(Source data)
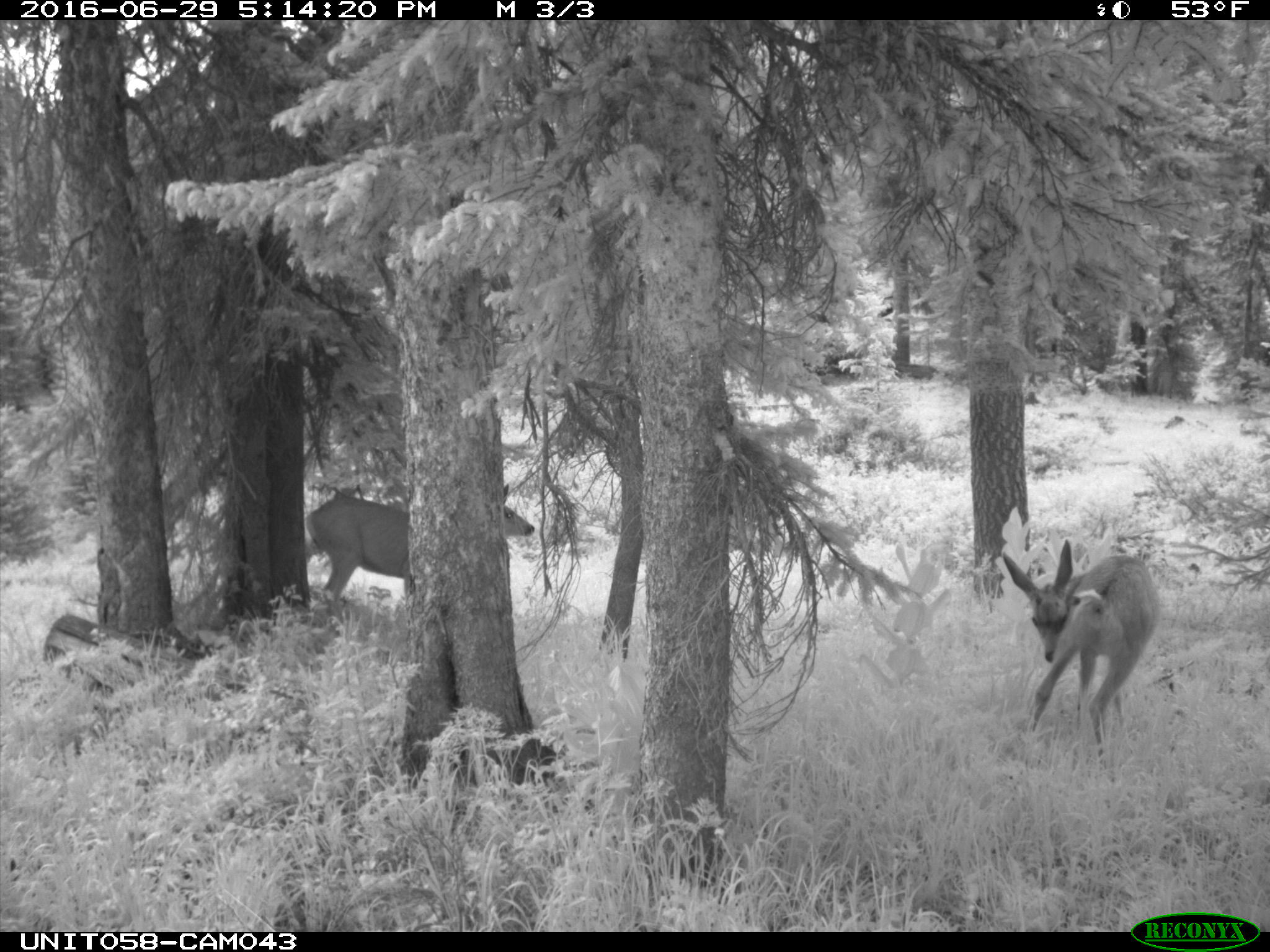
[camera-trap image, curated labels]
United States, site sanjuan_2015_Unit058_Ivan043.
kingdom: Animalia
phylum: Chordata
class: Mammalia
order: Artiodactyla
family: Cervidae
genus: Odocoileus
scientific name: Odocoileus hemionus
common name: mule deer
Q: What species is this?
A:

> What the task asks:
Write the entries above out again exactly, omitting each image.

> Response:
[camera-trap image, curated labels]
United States, site sanjuan_2015_Unit058_Ivan043.
kingdom: Animalia
phylum: Chordata
class: Mammalia
order: Artiodactyla
family: Cervidae
genus: Odocoileus
scientific name: Odocoileus hemionus
common name: mule deer
Q: What species is this?
A:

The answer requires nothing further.